Personally, I think naming cars is a bit silly. Well, I can imagine it for a very old car that has been with you for ages, but for relatively new cars? Come on, no matter how much I love cars and driving, they are still nothin gmore than means of transportation.
Some of the names here were rather funny though. Maybe I’ll reconsider
A friend of mine has a Peugeot 205. It is named “Jean-Luc”. Yup, a Trekkie.
We had a station wagon for 8 years, an Olds, we called it our Herbie car, after the movie. My son misses it.We now have two saturns, so they are just big car and small car.
“Skod” in itself means cigarette butt, but is also added as a prefix to anything that falls way below expectations. “Öse” is specifically slang for a rotten car. And that about sums up my experiences with that particular vehicle - a substandard rotten car.
And even for a Danish word, “skodöse” is a truly ugly sound.
'64 Dodge pickup (with the slant six engine like my brother Tommy’s Dodge Dart) - lambcharger
'78 VW Rabbit - Conejito (Spanish for little rabbit) but a friend suggested Alice since it was white.
'82 Suzuki Katana 550 - road rash
'66 VW bug - Midnite Cruiser (from the Steely Dan song)
'78 Scirocco and '85 Buick Regal - *&^%ing piece of %^*
'90 BMW 325i - Osito (little bear as in The Three Bears as in this one’s just right)
current Dodge truck - haven’t decided, open to suggestion. “Gas sucking pig” doesn’t have much of a ring to it.
AWB - Did you get hassenpfeffer from Poor Richard’s Rabbit Book or from the Bugs Bunny and Yosimete Sam cartoon?
And it almost slipped my mind. For a brief time in the summer of of '86 I drove my grandma’s '75 Ford LTD. That boat was christened the Exxon Valdiz II.
When I was a kid, my mother drove a 1979 Chevy Nova. The big kind. It was powder blue, to boot. Around 1987-88, this thing became known as “The Shakemobile” because of the rapid side to side motion it produced while moving forward. A few years later it was donated to a somewhat destitute teenage relation. It promptly began spewing powder blue smoke from the exhaust. It’s name then became “The Smokin’ Blue Bomb”. In 1992 it died a painful death in a ditch.
My Father and his wife had an Oldsmobile that was the ‘spare’ car. I called it “The Vacation Car”.
My own cars have had names, too, but nothing spectacular:
red 87 Dodge Shadow was Jet;
the maroon 92 Honda Civic was Big Al;
and the green 95 Toyota doesn’t have a name but I call it Mummy’s Precious Darling.

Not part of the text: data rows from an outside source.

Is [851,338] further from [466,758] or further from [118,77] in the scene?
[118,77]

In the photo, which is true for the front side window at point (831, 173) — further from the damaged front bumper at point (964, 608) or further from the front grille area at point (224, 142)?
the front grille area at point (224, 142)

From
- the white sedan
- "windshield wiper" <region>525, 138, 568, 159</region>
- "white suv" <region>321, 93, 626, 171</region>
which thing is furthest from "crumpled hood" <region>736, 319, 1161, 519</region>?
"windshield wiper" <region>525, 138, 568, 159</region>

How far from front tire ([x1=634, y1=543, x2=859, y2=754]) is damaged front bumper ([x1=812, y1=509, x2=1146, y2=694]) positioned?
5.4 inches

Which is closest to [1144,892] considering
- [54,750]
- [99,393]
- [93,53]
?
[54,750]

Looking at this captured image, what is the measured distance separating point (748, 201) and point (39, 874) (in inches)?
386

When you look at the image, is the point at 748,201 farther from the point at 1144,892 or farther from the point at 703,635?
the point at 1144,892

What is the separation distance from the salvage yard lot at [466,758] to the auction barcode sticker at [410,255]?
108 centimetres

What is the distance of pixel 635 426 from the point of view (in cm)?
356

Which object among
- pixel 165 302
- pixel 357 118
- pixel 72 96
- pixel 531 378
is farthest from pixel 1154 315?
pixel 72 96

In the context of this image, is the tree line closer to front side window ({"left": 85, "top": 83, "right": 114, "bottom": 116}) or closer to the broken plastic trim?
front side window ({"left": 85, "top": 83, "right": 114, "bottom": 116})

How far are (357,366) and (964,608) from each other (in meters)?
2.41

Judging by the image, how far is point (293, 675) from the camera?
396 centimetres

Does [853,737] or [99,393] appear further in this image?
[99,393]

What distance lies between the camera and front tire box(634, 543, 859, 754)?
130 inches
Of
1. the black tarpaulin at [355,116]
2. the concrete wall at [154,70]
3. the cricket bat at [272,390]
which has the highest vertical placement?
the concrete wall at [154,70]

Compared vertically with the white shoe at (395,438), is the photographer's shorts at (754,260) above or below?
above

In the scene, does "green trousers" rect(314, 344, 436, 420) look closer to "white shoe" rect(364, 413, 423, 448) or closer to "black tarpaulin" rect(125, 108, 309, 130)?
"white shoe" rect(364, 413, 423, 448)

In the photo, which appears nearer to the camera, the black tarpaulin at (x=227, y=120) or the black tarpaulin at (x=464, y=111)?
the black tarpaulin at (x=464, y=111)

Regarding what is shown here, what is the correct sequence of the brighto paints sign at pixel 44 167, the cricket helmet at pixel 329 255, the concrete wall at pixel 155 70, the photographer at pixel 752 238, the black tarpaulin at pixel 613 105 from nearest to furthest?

1962 Chrysler Newport with bad belts – (Screaming) Mimi
1973 AMC Gremlin (yes, I had one) – Great Green Gremlin
After that I had a whole string of cars that didn’t really deserve to be personalized. Then I got my '95 Taurus, which I love. As a tribute to my father, I named it after the only car he ever said he loved – Studebaker.
When I was a kid there was an old Cessna 150 at Montgomery Field in San Diego. I don’t remember the registration, but the last three characters were “2-8-Tango”. People called it “Shaky Jake”.
My sister had a 60-something powder blue Chevy wagon. She called it “Sheldon”. My dad and I (the bratty little brother) called it “Smedley” after the Elephant character in Peanutbutter Crunch Cap’n Crunch cereal.
'62 Rambler Station wagon that looked like it had been rolled a couple of times and got 42 miles to a gallon of gas and a quart of oil --The Tub
'66 Rambler station wagon, was originally white top over green body, but had the hood replaced with a blue one, one door replaced with a red one and the tailgate replaced with a yellow one
–The melting pot.
'74 Gremlin was Grendel
'67 red Alpha Romeo Spider Veloce – Hair Tangler.
'79 VW Rabbit – Tow Bait (it lasted 21000 miles and was towed in 4 times.)
“You can be smart or pleasant. For years I was smart.
I recommend pleasant.”
Elwood P. Dowd
Back in school lo these many years ago, I had a 1984 Honda Accord that spent most of its time in the shop. I named it “Bob”, after Atlanta Brave 3B Bob Horner, who spent most of his playing career on the disabled list. I even taped a baseball card of Horner to the dashboard.
Way back in high school, my brother had a reconditioned post office Jeep that he called “the Mail Heap.”
In college, I had a '74 thunderbird, white with maroon interior. I called it “Moby” and even browbeat my GF into giving me her SOS-pad holder, which was a white ceramic whale with open mouth, and glued it to the dashboard as a change dish. It had a bad steering column - the tilt-a-wheel wouldn’t lock in one position and just flopped around - and the ignition system had a short that worsened to the point that one day I turned it off, removed the key, AND IT KEPT RUNNING. Had to pull a spark-plug wire to kill the undead beast.
My current car is a '95 Crown Victoria (I’m the envy of all the senior citizens in my neighborhood :)). It’s green, so I’m leaning toward “The Green Hornet,” but I’m holding off naming it until the plates arrive, so I can see if the letters suggest another name.